The exhibition is organised into nine sections. The first is Tribu No, name of a group of young artists and poets from Santiago who, like her, sought to express their opposition to the conservative forces in Chile. The second core “Paintings, poems and explanations” presents some of his first paintings produced in Santiago, London and Bogotá, along with explanatory texts.

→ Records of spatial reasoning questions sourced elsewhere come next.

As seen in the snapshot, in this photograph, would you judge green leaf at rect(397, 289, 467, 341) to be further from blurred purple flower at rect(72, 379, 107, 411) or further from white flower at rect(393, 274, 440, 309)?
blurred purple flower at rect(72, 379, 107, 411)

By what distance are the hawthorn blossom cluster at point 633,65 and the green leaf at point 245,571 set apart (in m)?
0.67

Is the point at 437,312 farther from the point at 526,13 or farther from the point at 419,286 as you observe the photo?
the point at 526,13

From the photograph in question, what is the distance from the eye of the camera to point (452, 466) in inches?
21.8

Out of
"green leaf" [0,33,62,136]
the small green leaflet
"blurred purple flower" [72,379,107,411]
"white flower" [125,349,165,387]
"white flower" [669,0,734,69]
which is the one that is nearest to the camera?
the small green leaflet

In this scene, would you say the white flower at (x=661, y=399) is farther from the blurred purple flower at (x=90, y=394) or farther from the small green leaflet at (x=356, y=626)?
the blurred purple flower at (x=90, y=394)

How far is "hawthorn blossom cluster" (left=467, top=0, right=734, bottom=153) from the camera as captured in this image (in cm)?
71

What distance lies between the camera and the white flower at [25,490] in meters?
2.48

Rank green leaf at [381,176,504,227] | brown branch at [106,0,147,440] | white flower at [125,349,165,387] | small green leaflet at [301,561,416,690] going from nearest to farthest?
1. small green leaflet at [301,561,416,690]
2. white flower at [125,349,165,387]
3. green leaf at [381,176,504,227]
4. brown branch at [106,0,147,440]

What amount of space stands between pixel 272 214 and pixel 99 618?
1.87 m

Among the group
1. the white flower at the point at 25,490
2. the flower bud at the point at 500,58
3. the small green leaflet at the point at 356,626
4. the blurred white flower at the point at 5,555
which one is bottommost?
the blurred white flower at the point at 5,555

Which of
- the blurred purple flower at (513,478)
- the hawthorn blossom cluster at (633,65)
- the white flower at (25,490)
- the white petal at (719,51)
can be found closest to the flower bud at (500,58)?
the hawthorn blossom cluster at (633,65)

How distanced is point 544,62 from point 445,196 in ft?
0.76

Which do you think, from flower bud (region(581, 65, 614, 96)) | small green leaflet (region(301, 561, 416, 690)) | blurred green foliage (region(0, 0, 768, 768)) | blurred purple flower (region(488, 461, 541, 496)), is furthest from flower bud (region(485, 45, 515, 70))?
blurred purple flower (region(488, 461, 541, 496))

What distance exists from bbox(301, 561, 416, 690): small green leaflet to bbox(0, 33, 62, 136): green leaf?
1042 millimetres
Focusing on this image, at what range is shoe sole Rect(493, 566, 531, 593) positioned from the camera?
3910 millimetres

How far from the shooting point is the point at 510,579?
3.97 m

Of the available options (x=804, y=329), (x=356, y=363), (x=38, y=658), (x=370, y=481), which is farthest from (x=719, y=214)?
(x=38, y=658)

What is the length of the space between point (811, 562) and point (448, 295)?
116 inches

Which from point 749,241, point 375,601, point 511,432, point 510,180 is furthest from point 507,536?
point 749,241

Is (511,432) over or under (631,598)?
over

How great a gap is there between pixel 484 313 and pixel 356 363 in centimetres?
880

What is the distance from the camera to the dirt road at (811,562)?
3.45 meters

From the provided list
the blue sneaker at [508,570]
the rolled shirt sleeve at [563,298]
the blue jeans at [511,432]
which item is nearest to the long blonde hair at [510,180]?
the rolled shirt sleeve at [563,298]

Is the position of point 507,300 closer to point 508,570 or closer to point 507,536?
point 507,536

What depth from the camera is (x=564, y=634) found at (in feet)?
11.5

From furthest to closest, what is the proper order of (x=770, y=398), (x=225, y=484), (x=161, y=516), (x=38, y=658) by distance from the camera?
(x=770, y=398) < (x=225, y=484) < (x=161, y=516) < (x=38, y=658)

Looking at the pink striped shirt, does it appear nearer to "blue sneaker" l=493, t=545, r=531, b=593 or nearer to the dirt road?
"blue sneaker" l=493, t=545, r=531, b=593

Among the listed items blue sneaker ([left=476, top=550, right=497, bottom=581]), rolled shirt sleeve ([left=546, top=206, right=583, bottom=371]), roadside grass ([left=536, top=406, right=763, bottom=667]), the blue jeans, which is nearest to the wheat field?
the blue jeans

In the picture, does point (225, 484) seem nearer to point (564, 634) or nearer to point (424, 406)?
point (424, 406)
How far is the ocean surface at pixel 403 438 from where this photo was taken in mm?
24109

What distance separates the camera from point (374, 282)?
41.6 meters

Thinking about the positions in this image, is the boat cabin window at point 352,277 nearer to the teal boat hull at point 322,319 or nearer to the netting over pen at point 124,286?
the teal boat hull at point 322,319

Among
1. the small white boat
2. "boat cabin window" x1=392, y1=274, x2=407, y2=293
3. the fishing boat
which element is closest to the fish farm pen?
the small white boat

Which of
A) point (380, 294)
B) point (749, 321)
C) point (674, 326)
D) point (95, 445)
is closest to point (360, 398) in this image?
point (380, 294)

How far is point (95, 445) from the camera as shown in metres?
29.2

A series of documents, photographs and printed materials related to solidarity campaigns with Chile make up the core “Artists for democracy“, while the core Vicuña in Colombia represents the moment in which Vicuña went through a period of creative explosion in which she brought to life hundreds of drawings, collages and paintings, actions in public spaces, educational workshops, scenographic projects and experimental 16 mm films.

The fifth section of the exhibition is called Words and represents the period (1973) in which the artist began to produce a series of drawings, collages and videos that reflected on the role of poetry in a time of political repression and forced disappearances in South America.

The missing quipu alludes to the legacy of politically motivated kidnappings and murders perpetrated by several 7th century Latin American dictatorships. Core XNUMX, Precarious brings Vicuña’s first precarious works created on Concón Beach, in Chile, in 1966. The installation Menstrual quipu (The blood of the glaciers) names the eighth and final nucleus of the exhibition. At Pina, visitors will be able to see a version made for the Grand Gallery space.